:: SUPPLIED TEXT ::
--
= 1936 in sports =

1936 in sports describes the year's events in world sport.

==Alpine skiing==
FIS Alpine World Ski Championships
6th FIS Alpine World Ski Championships are held at Innsbruck, Austria. The events are a downhill, a slalom and a combined race in both the men's and women's categories. The winners are:
- Men's Downhill – Rudolf Rominger (Switzerland)
- Men's Slalom – Rudolph Matt (Austria)
- Men's Combined – Rudolf Rominger (Switzerland)
- Women's Downhill – Evelyn Pinching (Great Britain)
- Women's Slalom – Gerda Paumgarten (Austria)
- Women's Combined – Evelyn Pinching (Great Britain)

==American football==
- NFL Championship: the Green Bay Packers won 21–6 over the Boston Redskins. The game was moved from Boston to New York's Polo Grounds due to fan apathy.
- Rose Bowl (1935 season):
  - The SMU Mustangs lose 7–0 to the Stanford Indians; share national championship
- Minnesota Golden Gophers – college football national championship; first season in which a national champion was declared by the AP Poll.
--
:: WORK TASK ::
Carry on the overview of 1936 in sports from the point at which it stops. None of the items placed after this are required.
--
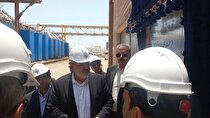 بازدید وزیر صمت از پروژه ۶۲ واحدی کارکنان صمت هرمزگان/ پالایشگاه «روغن‌سازی پایا» در بندرعباس افتتاح شد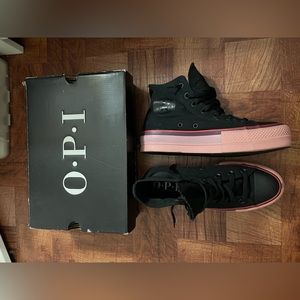 Converse • 7.5 • Worn twice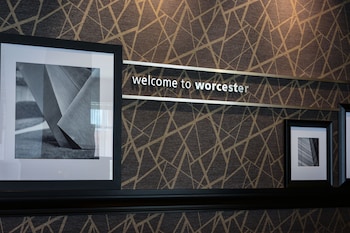 Hampton Inn & Suites Worcester,Massachusetts>>Worcester,3 star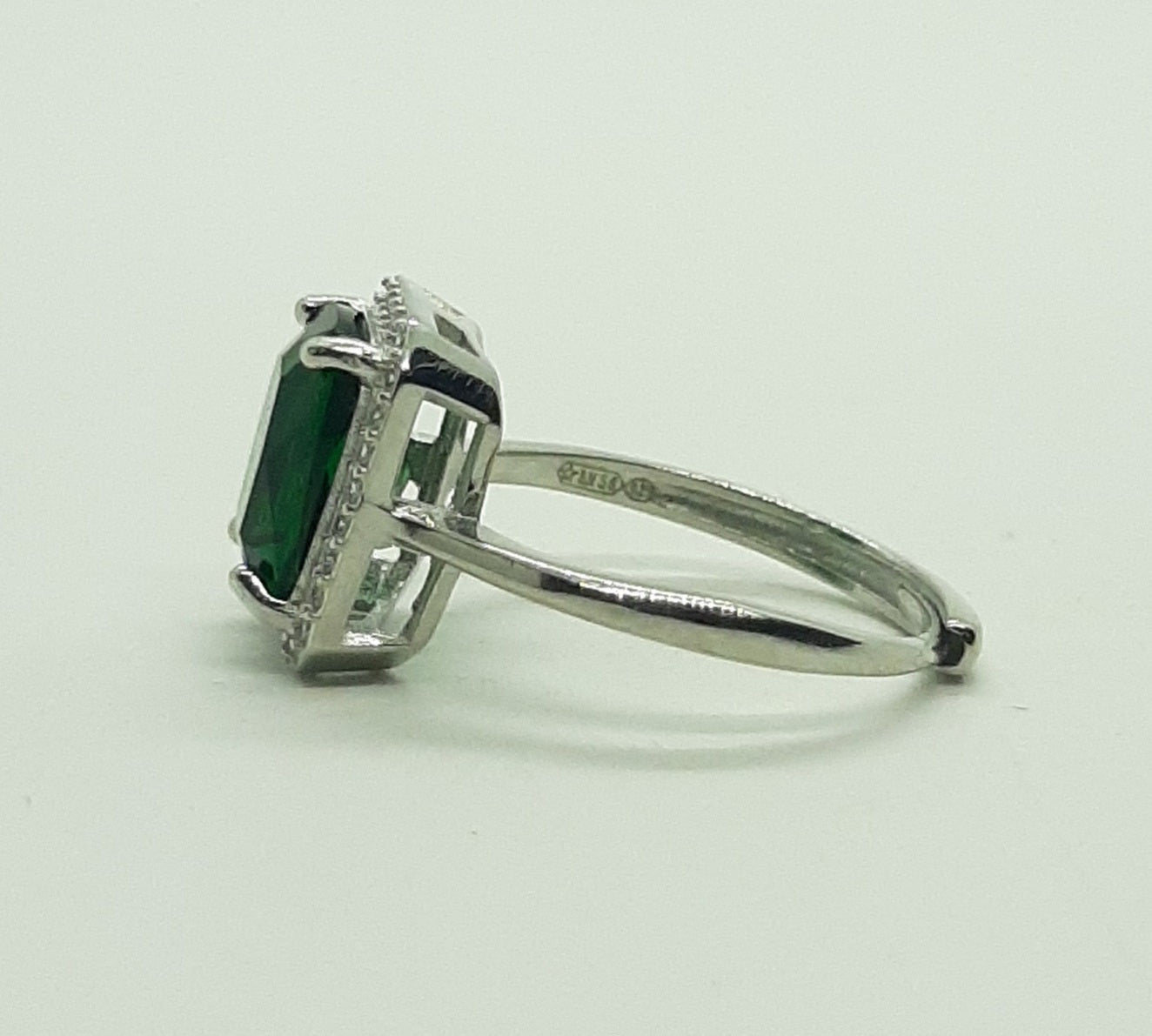 Anello donna rettangolo zirconi verde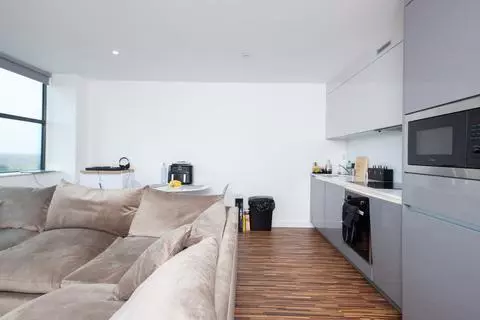 1 bedroom flat for sale - Photo 8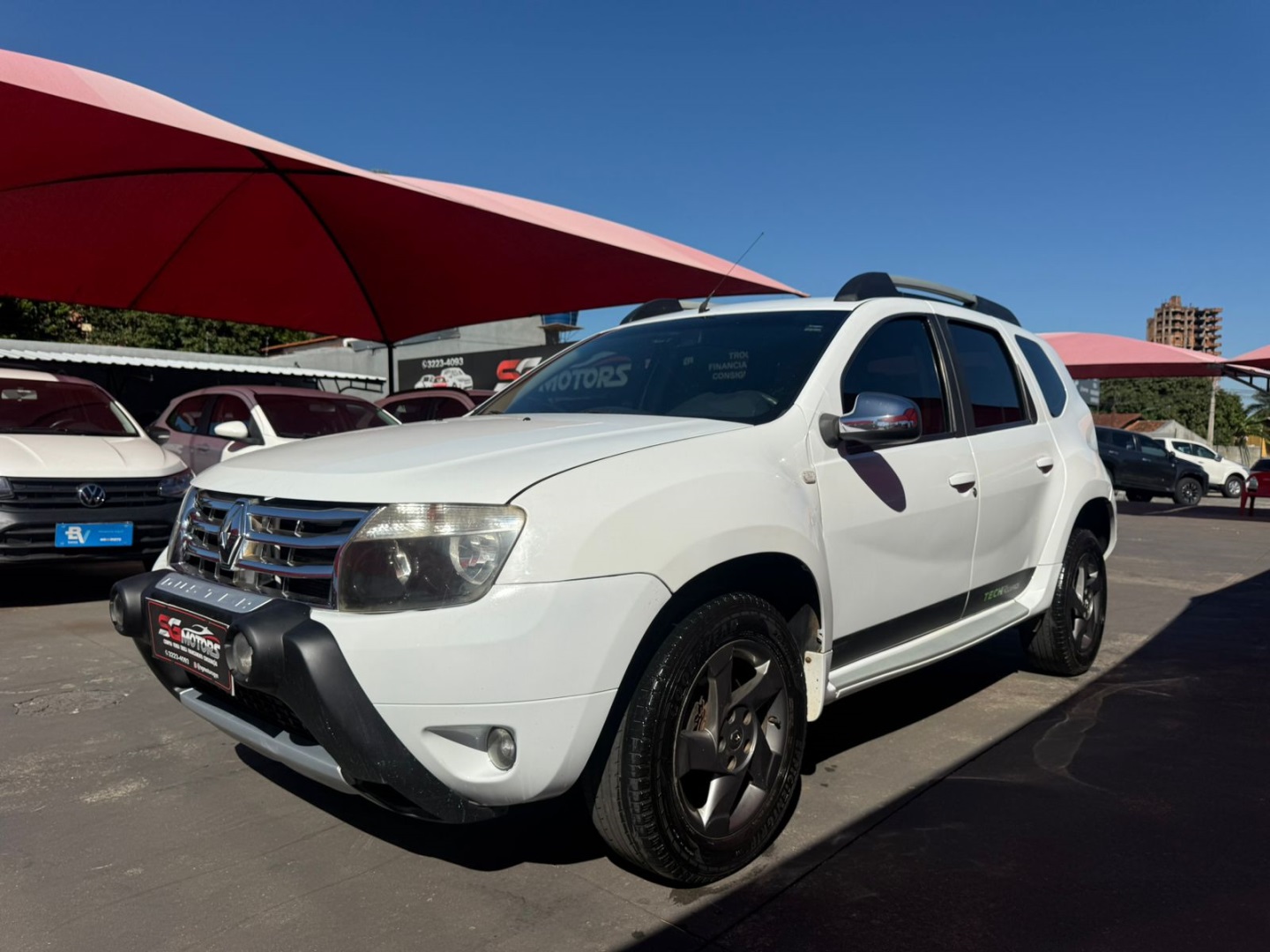 RENAULT DUSTER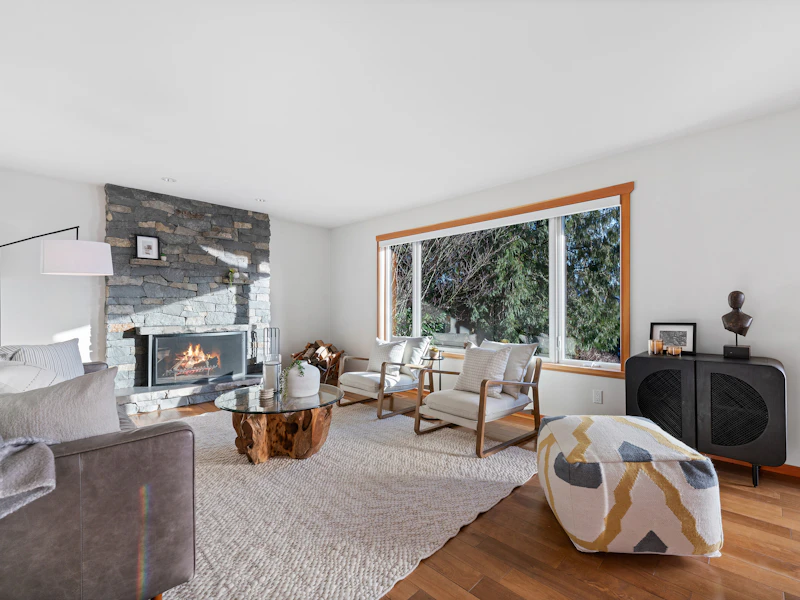 1668 Pierard Road, North Vancouver BC V7J 1Y2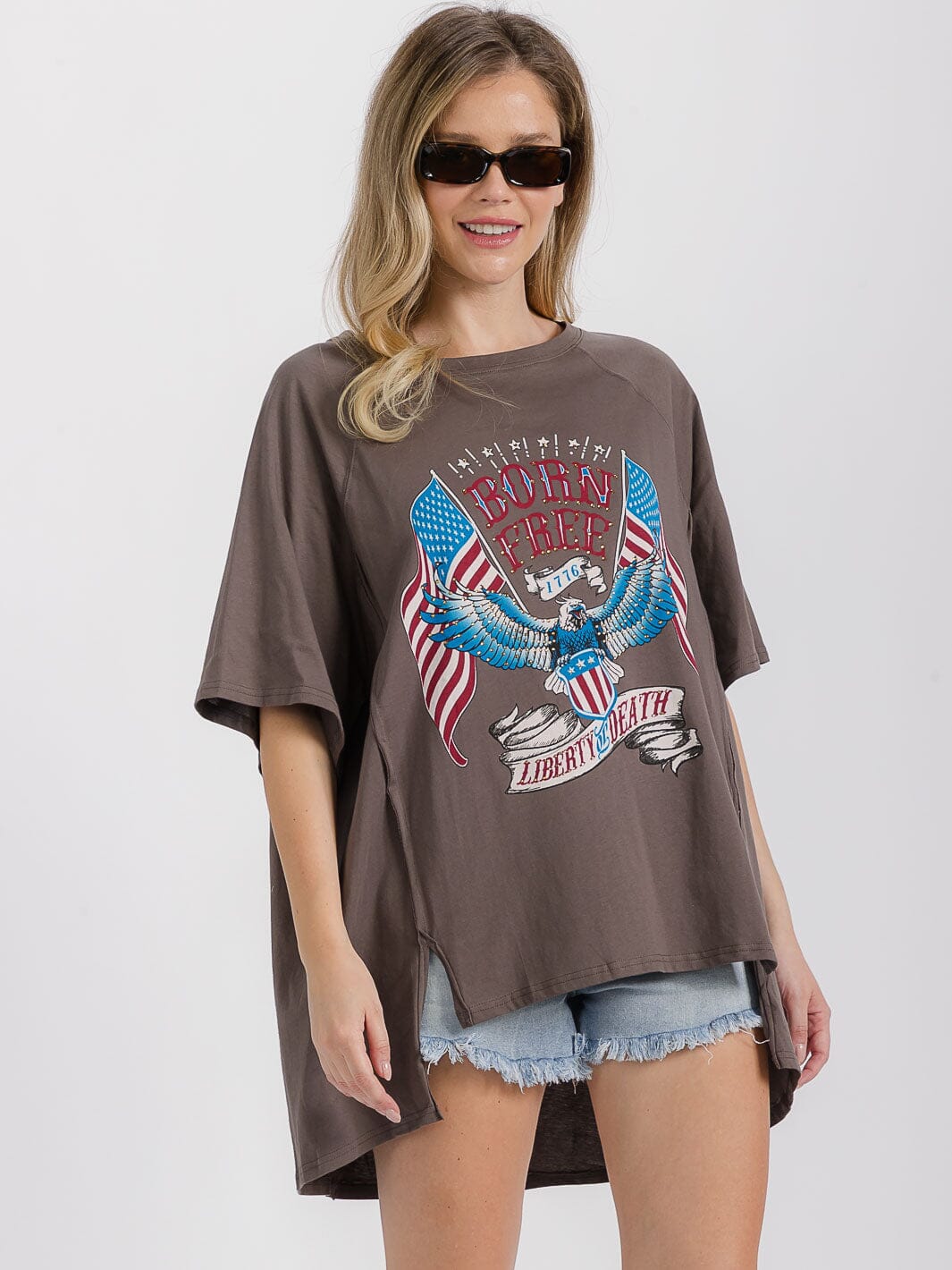 WOMEN'S SHORT SLEEVE HIGH-LOW GRAPHIC PATRIOTIC OVERSIZED SHIRT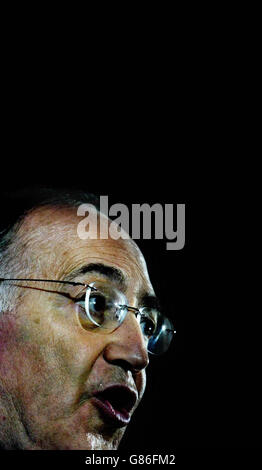 Leader dei conservatori Michael Howard dà il suo rally finale. Foto Stock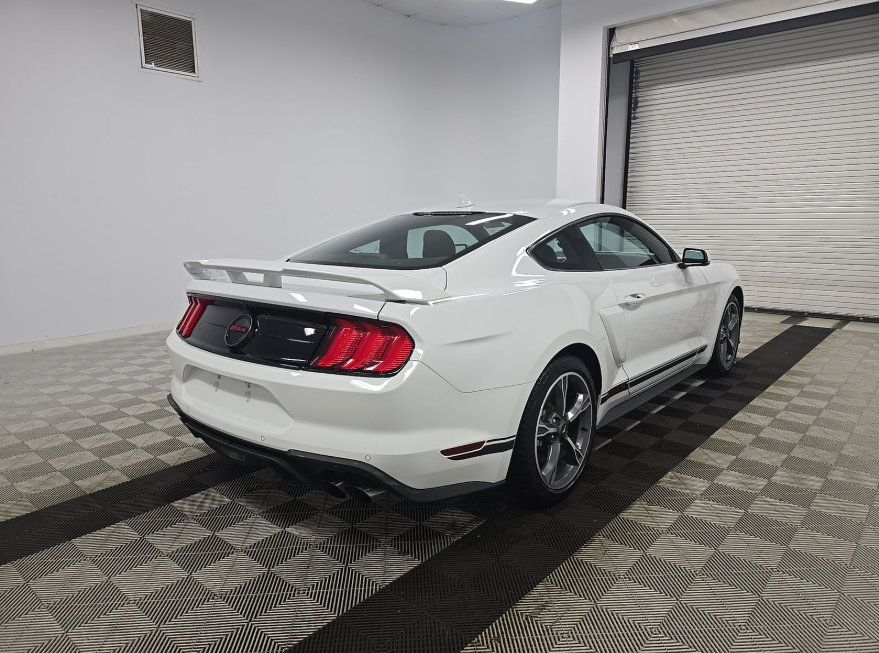 Used 2022 Ford Mustang GT Premium w/ Equipment Group 401A RWD image 3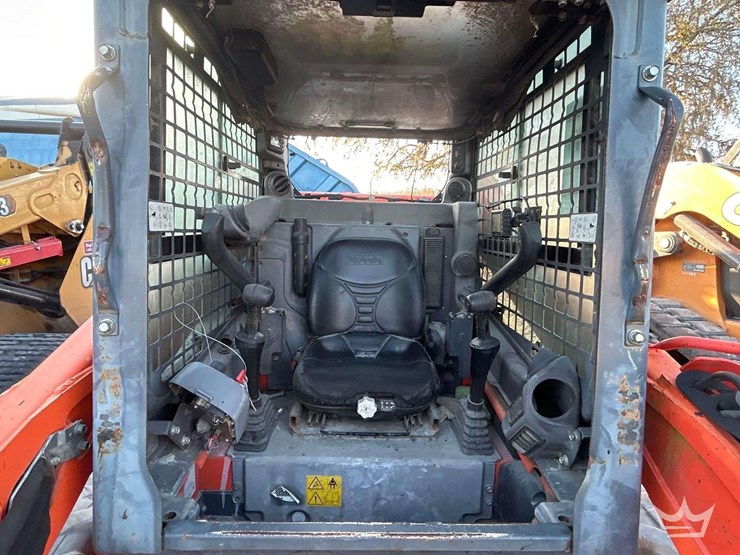 2016-kubota-ssv75-image-7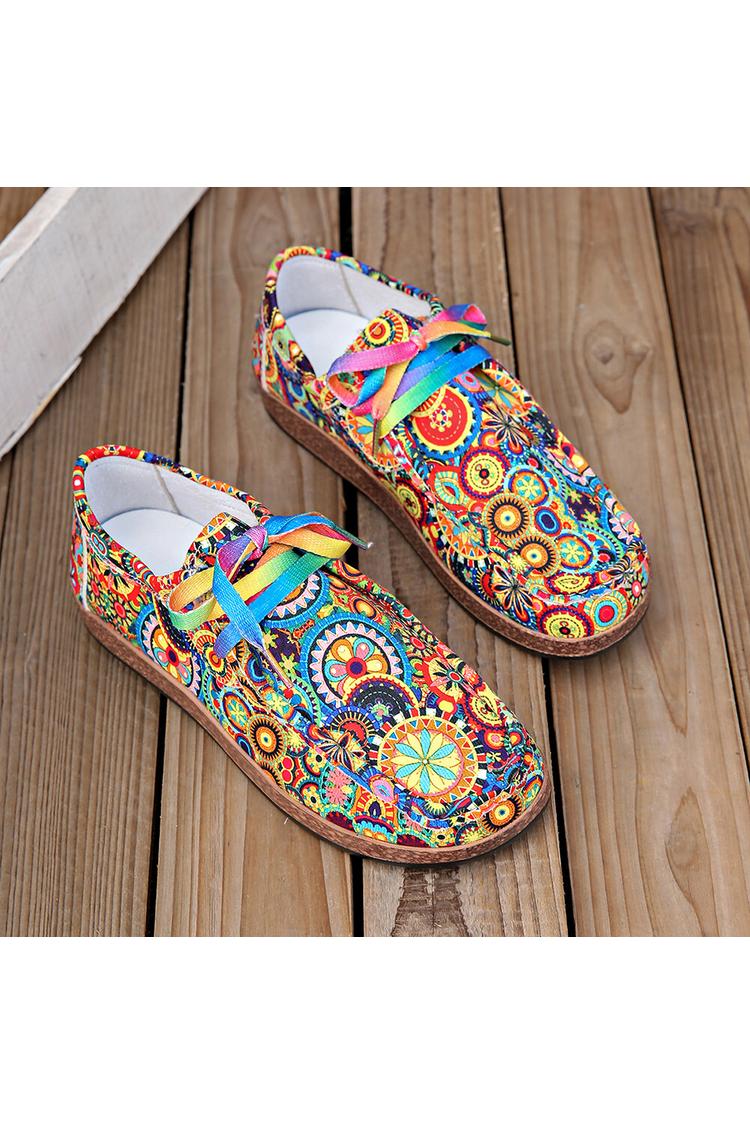 Sneakers casual con lacci e punta tonda con stampa a motivo etnico multicolore 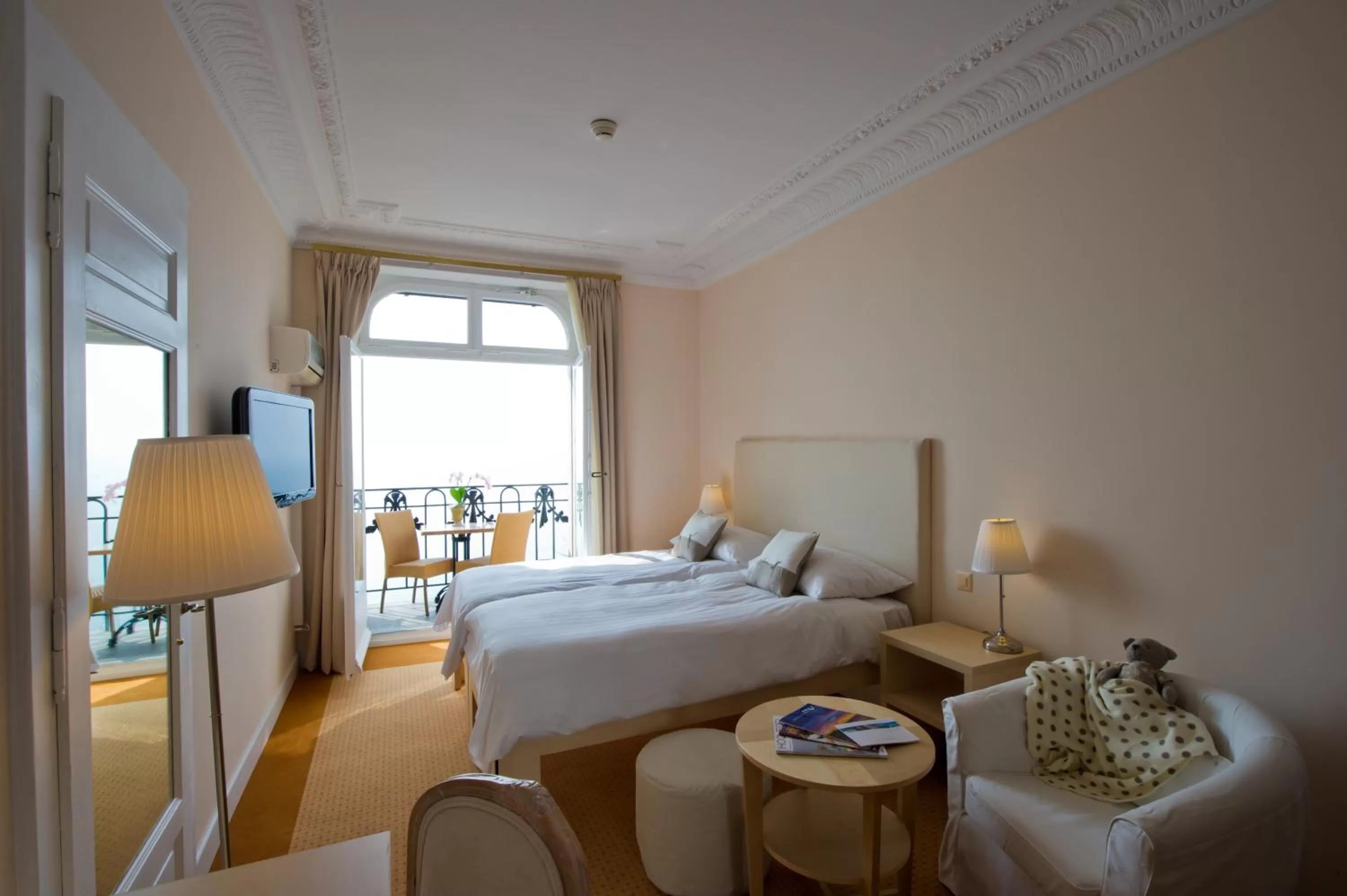 Bed in Hôtel du Grand Lac Excelsior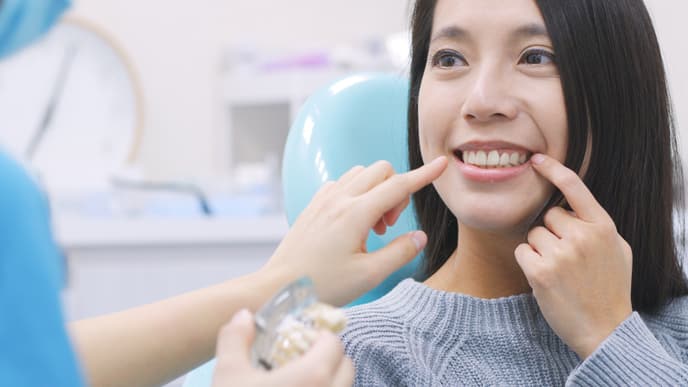 Woman talk to dentist in dental clinic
--
:: ANSWER TO THE PROBLEM ::
- First NFL draft held
- Second American Football League (AFL) founded
- Cleveland Rams founded by Homer Marsh as part of AFL

==Association football==
England
- First Division – Sunderland win the 1935–36 title.
- FA Cup – Arsenal beat Sheffield United 1–0, thanks to a Ted Drake goal.
Spain
- La Liga won by Athletic Bilbao
Germany
- German football championship won by Nürnberg
Italy
- Serie A won by Bologna
Portugal
- Primeira Liga won by S.L. Benfica
France
- French Division 1 won by RC Paris
Ukraine
- FC Shakhtar Donetsk was founded in May (Former part of Soviet Union)

==Australian rules football==
- Victorian Football League
  - Collingwood wins the 40th VFL Premiership, beating South Melbourne 11.23 (89) to 10.18 (78) in the 1936 VFL Grand Final.
  - Brownlow Medal awarded to Dinny Ryan (Fitzroy)
- South Australian National Football League
  - 1 August: Glenelg 14.9 (93) defeat South Adelaide 9.32 (86) despite having 23 scoring shots against South's 41. The eighteen-shot deficit is the greatest deficit in scoring shots by a winning team in a major Australian Rules league.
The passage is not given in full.